### Assignment
Your output should match the listing below word for word, without any images.

### Provided material

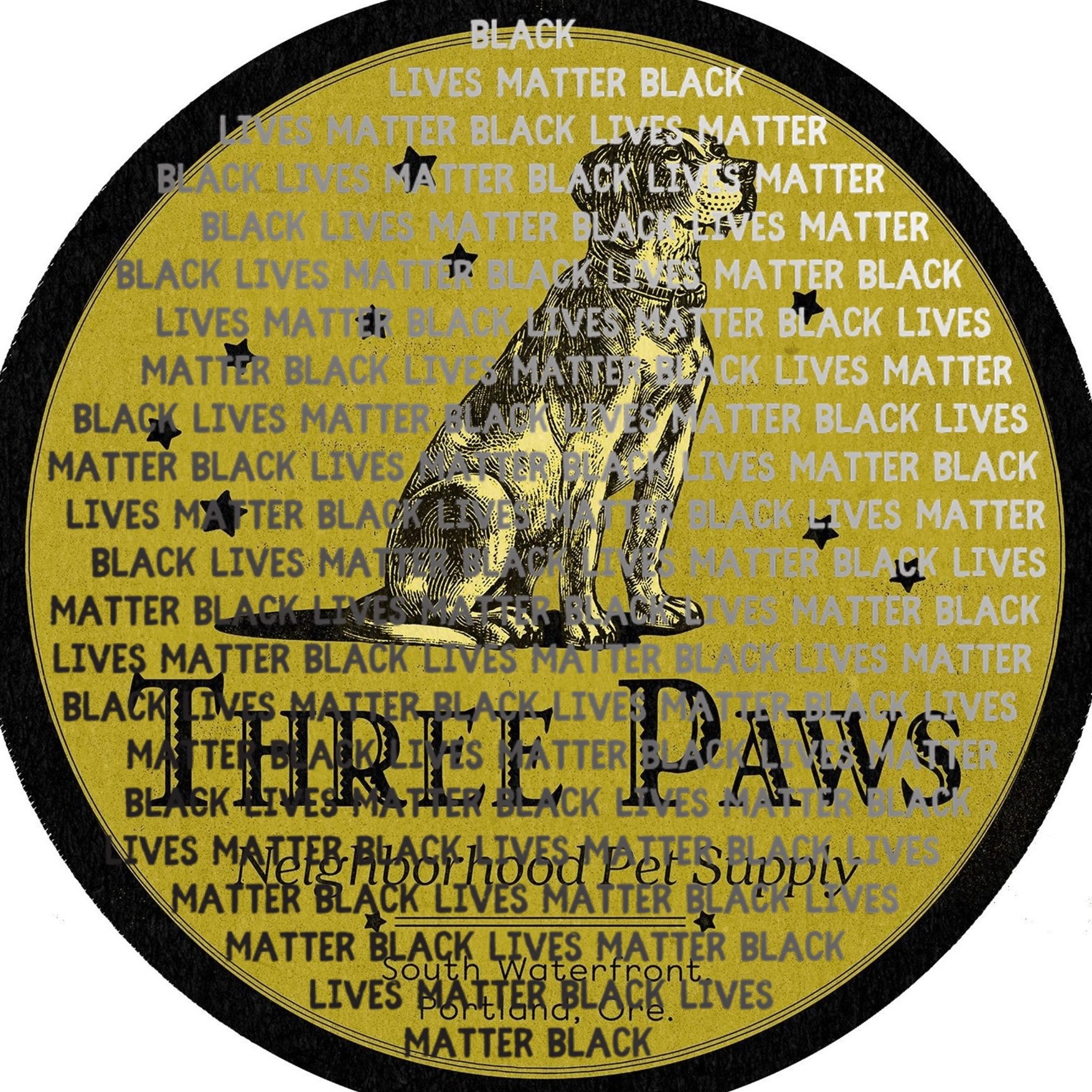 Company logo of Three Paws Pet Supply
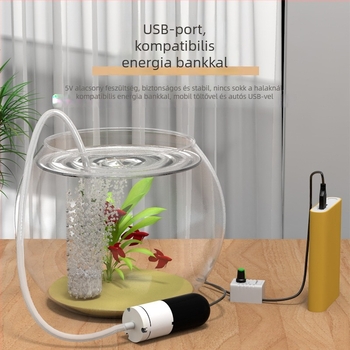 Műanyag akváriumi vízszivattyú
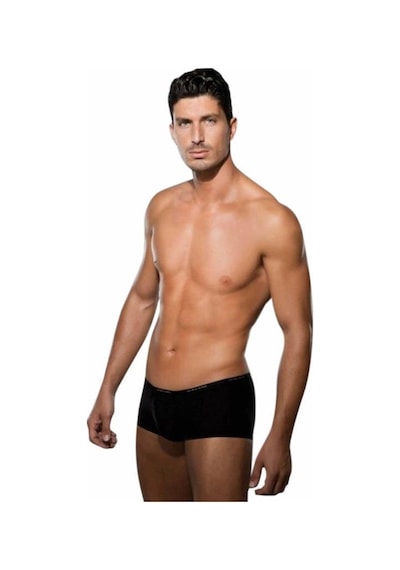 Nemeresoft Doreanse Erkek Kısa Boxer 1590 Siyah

### Task result
 Company logo of Three Paws Pet Supply
 Műanyag akváriumi vízszivattyú
 Nemeresoft Doreanse Erkek Kısa Boxer 1590 Siyah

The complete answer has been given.